Fintech is one of the hottest domains in India currently.
Despite the funding squeeze this year after the irrational exuberance of 2015, data from #startup-analysis platform Tracxn shows that the sector has attracted US$512 million in funding so far in 2016. This is far lower than the US$1.4 billion invested last year, but the 2015 figure is skewed by Paytm’s mega funding round of US$680 million from Alibaba.
The number of funding rounds this year – 83 so far – is higher than last year’s 80. There have also been as many as 12 acquisitions already.
So, what are the trends we can spot in this heightened funding and acquisition activity? Which are the emerging business models and spaces seeing the most action? Here’s a look at the top three trends.

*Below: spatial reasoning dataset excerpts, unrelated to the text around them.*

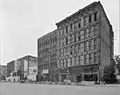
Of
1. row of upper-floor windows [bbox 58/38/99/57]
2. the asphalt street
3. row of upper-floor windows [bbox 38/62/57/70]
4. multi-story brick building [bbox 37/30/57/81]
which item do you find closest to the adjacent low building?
row of upper-floor windows [bbox 38/62/57/70]

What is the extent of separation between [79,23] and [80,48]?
20.5 ft

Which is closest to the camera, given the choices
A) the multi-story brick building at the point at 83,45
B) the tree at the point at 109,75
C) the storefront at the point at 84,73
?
the tree at the point at 109,75

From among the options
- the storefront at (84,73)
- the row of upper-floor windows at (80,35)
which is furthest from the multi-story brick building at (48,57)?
the storefront at (84,73)

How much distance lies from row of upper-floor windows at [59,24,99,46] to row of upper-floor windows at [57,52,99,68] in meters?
4.29

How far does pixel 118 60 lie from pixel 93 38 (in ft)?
23.2

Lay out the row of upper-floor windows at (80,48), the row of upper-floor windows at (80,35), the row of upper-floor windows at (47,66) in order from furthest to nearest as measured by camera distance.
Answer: the row of upper-floor windows at (47,66)
the row of upper-floor windows at (80,35)
the row of upper-floor windows at (80,48)

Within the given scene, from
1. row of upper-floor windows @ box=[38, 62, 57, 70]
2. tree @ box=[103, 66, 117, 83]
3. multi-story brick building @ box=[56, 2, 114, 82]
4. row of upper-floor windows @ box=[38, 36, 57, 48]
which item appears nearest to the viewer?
tree @ box=[103, 66, 117, 83]

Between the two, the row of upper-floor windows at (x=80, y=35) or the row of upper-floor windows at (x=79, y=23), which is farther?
the row of upper-floor windows at (x=79, y=23)

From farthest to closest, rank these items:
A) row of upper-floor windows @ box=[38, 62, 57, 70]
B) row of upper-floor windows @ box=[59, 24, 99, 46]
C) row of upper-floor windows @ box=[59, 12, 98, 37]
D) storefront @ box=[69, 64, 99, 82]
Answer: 1. row of upper-floor windows @ box=[38, 62, 57, 70]
2. row of upper-floor windows @ box=[59, 12, 98, 37]
3. row of upper-floor windows @ box=[59, 24, 99, 46]
4. storefront @ box=[69, 64, 99, 82]

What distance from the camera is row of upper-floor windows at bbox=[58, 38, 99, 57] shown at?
34844mm

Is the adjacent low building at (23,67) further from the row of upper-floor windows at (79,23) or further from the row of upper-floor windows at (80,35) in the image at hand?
the row of upper-floor windows at (79,23)

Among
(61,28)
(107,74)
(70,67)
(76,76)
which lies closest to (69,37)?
(61,28)

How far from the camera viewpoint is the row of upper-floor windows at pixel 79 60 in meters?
34.2

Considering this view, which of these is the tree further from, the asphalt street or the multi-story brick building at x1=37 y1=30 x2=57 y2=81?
the multi-story brick building at x1=37 y1=30 x2=57 y2=81
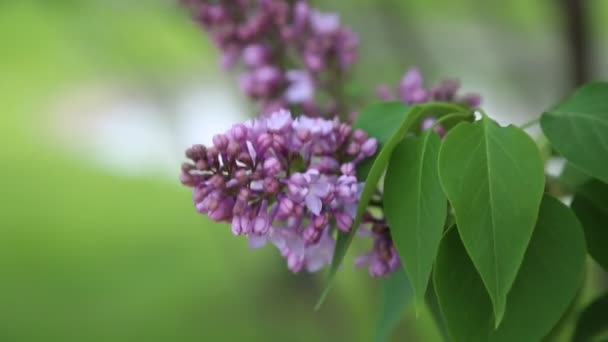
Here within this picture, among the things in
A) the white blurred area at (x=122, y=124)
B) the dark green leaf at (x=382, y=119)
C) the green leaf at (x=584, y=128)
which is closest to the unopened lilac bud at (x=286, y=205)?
the dark green leaf at (x=382, y=119)

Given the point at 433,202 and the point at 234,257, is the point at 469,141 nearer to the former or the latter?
the point at 433,202

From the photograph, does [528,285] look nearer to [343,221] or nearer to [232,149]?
[343,221]

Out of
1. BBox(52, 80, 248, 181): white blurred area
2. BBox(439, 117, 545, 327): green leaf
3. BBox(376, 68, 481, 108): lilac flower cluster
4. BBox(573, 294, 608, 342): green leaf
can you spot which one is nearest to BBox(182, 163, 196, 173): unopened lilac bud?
BBox(439, 117, 545, 327): green leaf

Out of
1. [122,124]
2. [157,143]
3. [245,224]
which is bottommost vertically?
[157,143]

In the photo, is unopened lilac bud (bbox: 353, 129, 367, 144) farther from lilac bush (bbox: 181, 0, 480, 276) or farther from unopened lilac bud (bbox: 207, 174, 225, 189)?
unopened lilac bud (bbox: 207, 174, 225, 189)

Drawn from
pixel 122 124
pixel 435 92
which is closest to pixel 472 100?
pixel 435 92

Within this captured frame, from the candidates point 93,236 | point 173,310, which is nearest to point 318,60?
point 173,310

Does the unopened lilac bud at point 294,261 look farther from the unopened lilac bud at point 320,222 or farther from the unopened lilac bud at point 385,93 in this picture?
the unopened lilac bud at point 385,93

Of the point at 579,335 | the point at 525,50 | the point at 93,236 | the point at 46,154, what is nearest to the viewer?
the point at 579,335
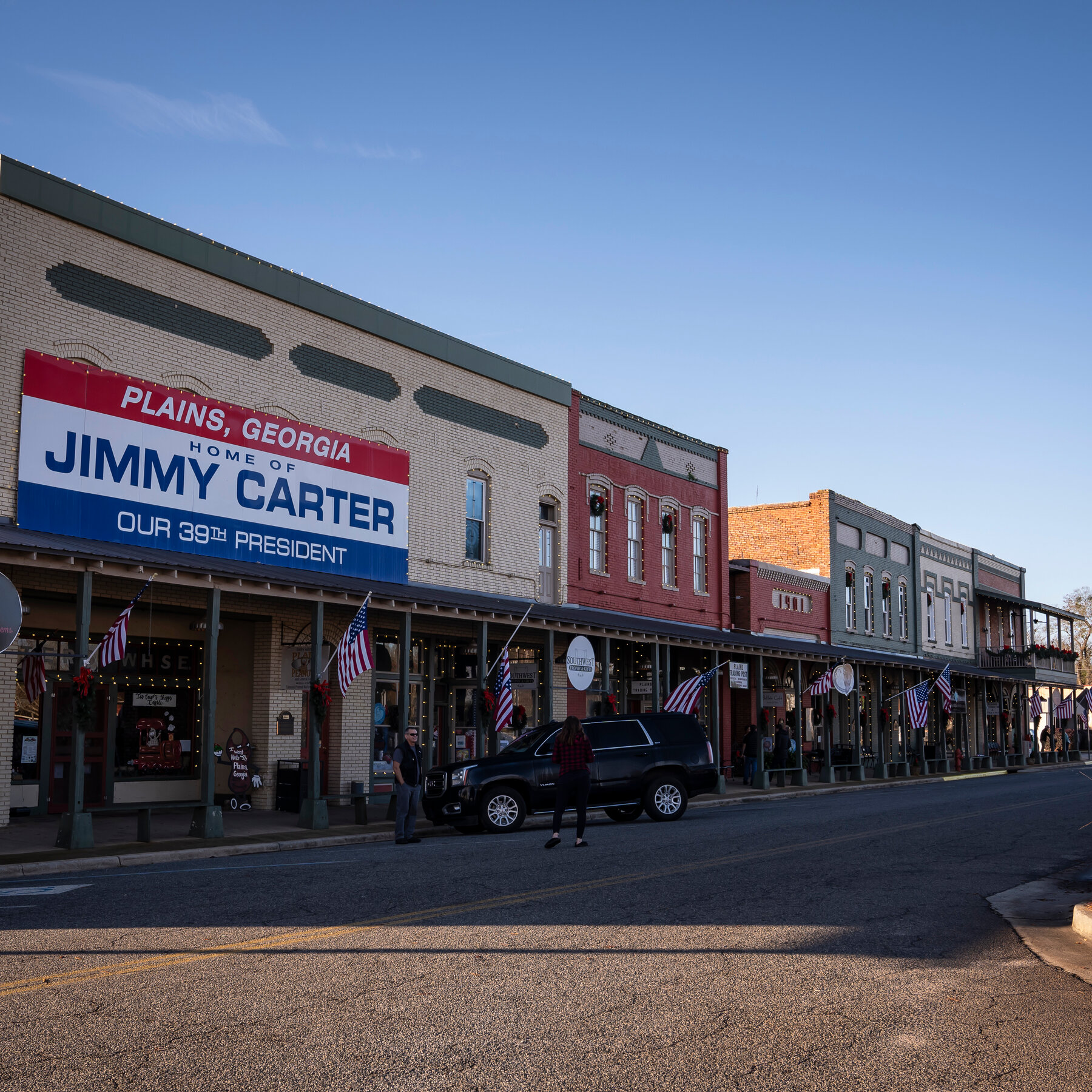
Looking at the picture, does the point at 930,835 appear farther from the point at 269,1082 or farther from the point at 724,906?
the point at 269,1082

1. Consolidation in wallets
A number of the acquisitions have happened in the mobile wallet and online payments space. The buyers are mainly ecommerce and consumer internet companies that want to improve their payment system in an integrated way instead of relying only on external providers of payment services.
The notable ones are:
- Amazon’s acquisition of online payment gateway Emvantage
- Flipkart’s acquisition of payment app PhonePe
- Shopclues’ acquisition of Momoe, a mobile wallet for offline stores
- Taxi app Ola’s acquisition of interbank mobile payment enabler Qarth
The acquisitions help these companies create a better experience for shoppers and vendors, drivers and riders. User experience has emerged as the primary differentiator in ecommerce and other online platforms. Besides, the payment system has been one of the biggest pain points for ecommerce companies in India.
There has also been significant consolidation in the payments space, with PayU’s US$130 million acquisition of Citrus Pay being the biggest deal of the year.
2. New models for lending
Traditional banks have left a lot of holes in lending, especially for small businesses and entrepreneurs who often don’t have the collateral or credentials to get loans from banks. Banks haven’t kept up with the widening circle of needs for individual consumers either. Fintech startups with new models of lending are bridging these holes. The easing of regulations by the Reserve Bank of India is also helping.
Lending startups, including platforms that connect lenders with borrowers, have accounted for nearly 40 percent of the total funding in fintech to date this year.
This confirms a prediction made in an article by venture capitalist Sid Talwar in Tech in Asia at the beginning of 2016. He expected to see startups getting funded to give consumers and businesses access to debt for anything they want, and that’s what has happened. P2P lending, loans for buying things, and new data-driven credit profiling are among the emerging trends.
Lending startups, including platforms that connect lenders with borrowers, have accounted for US$199 million, which is nearly 40 percent of the total funding in fintech to date this year, according to Tracxn data.
The space also saw well-funded players opt for buyouts so as to scale up and improve their operations fast. Lendingkart’s acquisition of Kountmoney, Incred’s acquisition of Instapaisa, and Fast Banking’s acquisition of OneMi are cases in point.
3. Mobile payments
It’s no surprise that startups solving problems in mobile payments are in demand in the world’s fastest growing smartphone market. Tracxn tracked US$212 million of investments in startups using mobile to send and receive money. This represents 40 percent of the total funding in fintech.
New government-led infrastructure for identity verification through Aadhaar and the unified payments interface (UPI) for easier inter-bank money transfer is driving innovations in this space. For example, PhonePe, which got acquired by Flipkart, is a UPI-based payment app.
India bought a record 35 million smartphones in the last quarter, and less than 20 percent of the 1.3 billion population own smartphones. Put those two data points together and you can see that the smartphone boom and mobile payment innovations will only accelerate in 2017.
So watch out for these three spaces in Indian fintech in the year ahead – mobile payments, wallets, and loans.